(Items from a dataset)
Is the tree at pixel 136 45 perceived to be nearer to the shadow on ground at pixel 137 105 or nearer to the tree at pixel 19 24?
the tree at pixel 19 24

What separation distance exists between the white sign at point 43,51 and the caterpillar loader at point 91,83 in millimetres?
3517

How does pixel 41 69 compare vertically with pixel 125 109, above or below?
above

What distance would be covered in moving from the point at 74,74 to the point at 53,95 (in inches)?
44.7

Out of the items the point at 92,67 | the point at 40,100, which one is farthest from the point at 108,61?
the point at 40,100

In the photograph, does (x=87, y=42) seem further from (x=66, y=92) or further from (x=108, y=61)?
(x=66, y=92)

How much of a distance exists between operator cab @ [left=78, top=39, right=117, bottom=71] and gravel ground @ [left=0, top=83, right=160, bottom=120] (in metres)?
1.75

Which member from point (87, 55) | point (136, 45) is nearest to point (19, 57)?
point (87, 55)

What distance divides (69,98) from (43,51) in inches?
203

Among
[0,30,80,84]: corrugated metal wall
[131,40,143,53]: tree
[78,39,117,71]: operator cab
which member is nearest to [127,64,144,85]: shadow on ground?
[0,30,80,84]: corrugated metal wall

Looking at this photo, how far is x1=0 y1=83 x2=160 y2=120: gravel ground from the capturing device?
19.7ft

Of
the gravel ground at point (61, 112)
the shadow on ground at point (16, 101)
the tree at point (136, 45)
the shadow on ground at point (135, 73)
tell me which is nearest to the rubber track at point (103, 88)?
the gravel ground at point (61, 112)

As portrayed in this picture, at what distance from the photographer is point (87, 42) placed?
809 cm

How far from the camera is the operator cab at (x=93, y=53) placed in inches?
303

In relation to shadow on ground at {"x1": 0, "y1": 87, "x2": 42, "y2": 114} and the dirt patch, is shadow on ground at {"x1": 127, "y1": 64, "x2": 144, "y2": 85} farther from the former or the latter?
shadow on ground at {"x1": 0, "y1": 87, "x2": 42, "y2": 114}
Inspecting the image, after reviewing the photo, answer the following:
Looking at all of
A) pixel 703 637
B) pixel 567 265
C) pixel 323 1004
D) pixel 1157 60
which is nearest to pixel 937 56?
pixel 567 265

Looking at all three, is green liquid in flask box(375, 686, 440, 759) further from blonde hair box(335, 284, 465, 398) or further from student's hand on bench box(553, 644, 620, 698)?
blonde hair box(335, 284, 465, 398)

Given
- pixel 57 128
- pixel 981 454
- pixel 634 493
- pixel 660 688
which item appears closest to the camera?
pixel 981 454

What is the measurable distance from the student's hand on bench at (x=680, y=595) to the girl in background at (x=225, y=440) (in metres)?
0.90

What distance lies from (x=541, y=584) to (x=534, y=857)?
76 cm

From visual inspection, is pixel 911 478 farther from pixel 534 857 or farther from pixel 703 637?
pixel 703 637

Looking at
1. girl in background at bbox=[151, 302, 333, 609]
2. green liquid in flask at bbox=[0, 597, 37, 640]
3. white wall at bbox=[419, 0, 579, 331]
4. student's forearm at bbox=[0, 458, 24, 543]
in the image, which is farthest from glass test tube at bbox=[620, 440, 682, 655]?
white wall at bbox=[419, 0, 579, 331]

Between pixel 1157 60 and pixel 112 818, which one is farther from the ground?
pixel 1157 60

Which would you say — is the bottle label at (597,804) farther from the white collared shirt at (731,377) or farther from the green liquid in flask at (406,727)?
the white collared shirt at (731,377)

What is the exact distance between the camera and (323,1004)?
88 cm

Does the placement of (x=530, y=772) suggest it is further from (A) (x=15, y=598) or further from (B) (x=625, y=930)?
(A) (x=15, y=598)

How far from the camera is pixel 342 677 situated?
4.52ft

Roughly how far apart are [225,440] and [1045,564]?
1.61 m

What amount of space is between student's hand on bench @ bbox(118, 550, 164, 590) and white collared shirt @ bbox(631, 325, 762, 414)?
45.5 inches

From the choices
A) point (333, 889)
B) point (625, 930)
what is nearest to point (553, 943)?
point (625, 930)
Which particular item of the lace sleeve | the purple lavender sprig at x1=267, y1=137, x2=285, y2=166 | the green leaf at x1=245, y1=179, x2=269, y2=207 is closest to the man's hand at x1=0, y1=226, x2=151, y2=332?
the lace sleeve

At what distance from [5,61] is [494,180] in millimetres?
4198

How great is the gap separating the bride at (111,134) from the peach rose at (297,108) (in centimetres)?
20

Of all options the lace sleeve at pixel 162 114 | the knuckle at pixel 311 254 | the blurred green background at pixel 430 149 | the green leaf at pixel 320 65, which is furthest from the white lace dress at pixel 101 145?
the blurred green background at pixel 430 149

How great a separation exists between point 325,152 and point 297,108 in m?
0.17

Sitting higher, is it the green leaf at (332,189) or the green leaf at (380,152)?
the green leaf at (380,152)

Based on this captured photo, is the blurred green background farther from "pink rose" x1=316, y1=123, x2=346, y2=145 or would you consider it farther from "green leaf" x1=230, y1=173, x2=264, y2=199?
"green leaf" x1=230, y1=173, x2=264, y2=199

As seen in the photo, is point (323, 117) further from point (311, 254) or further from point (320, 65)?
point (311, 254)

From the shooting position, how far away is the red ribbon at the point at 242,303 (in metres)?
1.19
---
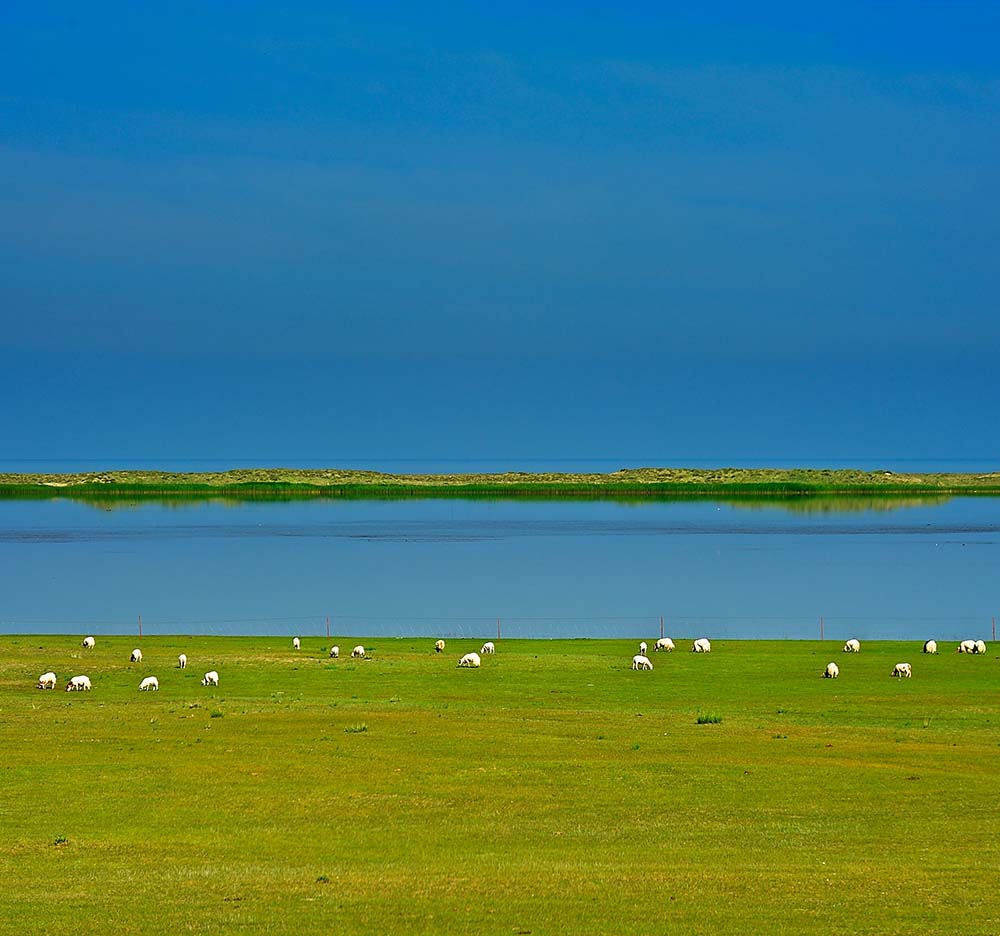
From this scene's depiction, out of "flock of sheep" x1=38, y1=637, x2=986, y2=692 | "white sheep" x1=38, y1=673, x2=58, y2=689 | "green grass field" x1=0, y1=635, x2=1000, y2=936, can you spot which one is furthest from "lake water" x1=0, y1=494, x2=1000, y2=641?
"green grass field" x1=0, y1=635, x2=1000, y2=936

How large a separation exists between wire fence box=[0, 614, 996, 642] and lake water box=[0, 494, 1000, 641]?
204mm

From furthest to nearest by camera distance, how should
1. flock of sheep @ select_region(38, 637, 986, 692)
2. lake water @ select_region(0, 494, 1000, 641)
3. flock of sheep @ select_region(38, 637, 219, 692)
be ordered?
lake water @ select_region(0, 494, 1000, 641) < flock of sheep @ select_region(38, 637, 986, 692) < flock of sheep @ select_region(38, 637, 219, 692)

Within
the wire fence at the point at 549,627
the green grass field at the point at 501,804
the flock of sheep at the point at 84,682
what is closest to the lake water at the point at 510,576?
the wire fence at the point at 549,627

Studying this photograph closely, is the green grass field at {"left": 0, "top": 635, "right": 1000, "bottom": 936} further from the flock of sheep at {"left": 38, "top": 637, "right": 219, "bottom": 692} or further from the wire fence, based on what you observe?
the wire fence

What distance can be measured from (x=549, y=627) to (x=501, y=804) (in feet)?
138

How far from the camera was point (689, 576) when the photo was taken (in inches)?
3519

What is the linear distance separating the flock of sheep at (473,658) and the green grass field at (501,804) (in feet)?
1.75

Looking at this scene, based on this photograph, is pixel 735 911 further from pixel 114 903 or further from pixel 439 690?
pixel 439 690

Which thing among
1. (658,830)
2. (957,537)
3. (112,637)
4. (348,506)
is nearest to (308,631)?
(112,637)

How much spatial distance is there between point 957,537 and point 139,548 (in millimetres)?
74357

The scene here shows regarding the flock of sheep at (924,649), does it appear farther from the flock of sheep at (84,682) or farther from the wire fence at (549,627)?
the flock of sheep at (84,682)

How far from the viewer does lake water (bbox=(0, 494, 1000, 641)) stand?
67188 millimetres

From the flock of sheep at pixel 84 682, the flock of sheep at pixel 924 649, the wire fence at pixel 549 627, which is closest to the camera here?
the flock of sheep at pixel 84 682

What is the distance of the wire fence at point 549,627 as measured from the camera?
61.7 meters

▸ **Required task**
Which lines in the items above contain the word "blurred"? Collect and list each of them.

▸ **Task response**
Of all options the lace sleeve at pixel 162 114 | the knuckle at pixel 311 254 | the blurred green background at pixel 430 149 | the green leaf at pixel 320 65, which is furthest from the white lace dress at pixel 101 145?
the blurred green background at pixel 430 149
Based on this captured photo, is the blurred green background farther from "pink rose" x1=316, y1=123, x2=346, y2=145 or would you consider it farther from "green leaf" x1=230, y1=173, x2=264, y2=199?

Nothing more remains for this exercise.